*** Opening Given data ***

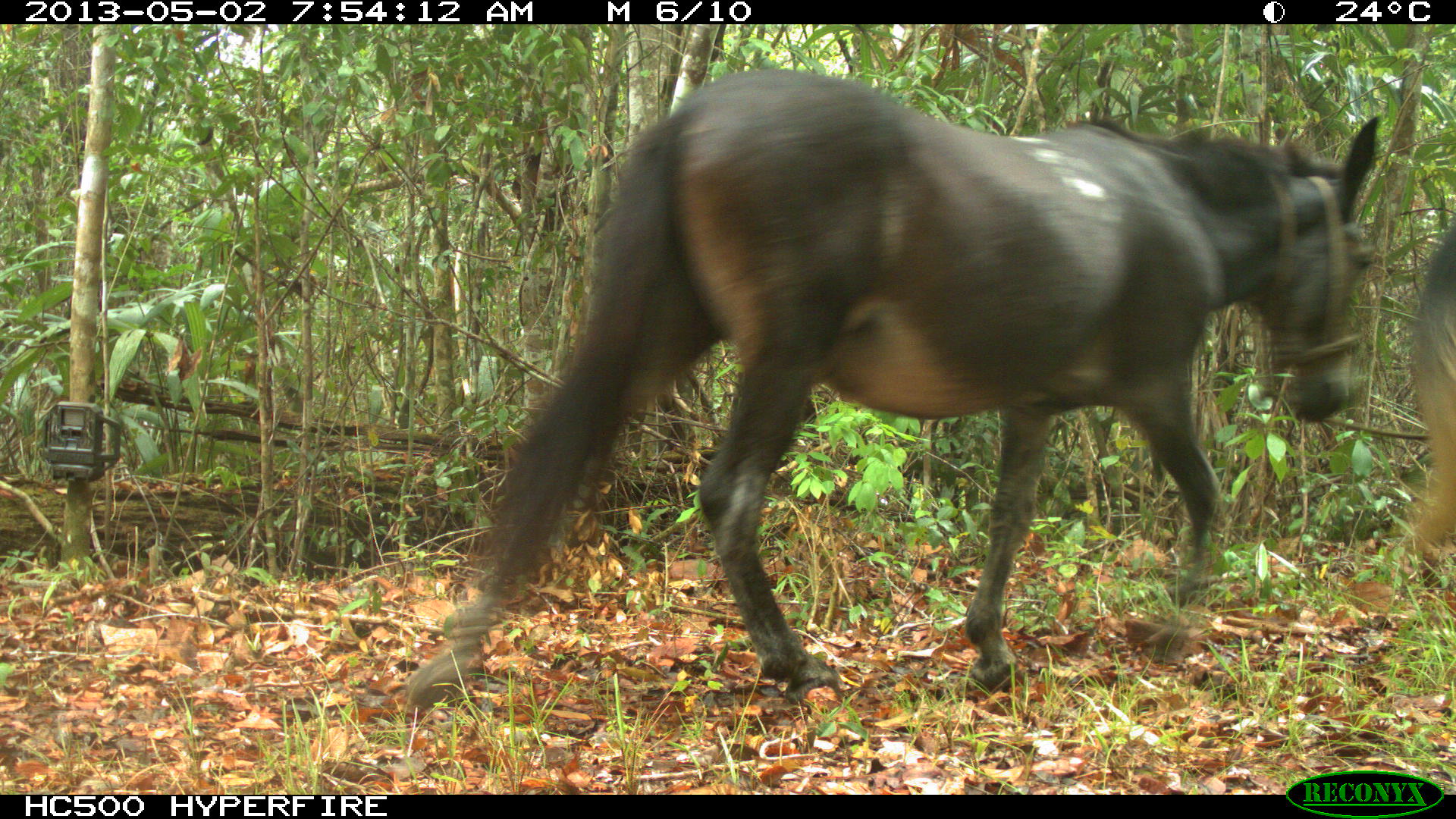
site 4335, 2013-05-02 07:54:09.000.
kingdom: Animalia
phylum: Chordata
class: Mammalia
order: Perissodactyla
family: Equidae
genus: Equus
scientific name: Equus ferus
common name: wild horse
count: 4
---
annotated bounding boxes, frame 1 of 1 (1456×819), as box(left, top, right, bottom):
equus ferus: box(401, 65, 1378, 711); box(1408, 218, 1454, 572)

*** Closing Given data ***

**To do**
Without including any pictures, return every line of the records exactly.

**Exercise result**
site 4335, 2013-05-02 07:54:09.000.
kingdom: Animalia
phylum: Chordata
class: Mammalia
order: Perissodactyla
family: Equidae
genus: Equus
scientific name: Equus ferus
common name: wild horse
count: 4
---
annotated bounding boxes, frame 1 of 1 (1456×819), as box(left, top, right, bottom):
equus ferus: box(401, 65, 1378, 711); box(1408, 218, 1454, 572)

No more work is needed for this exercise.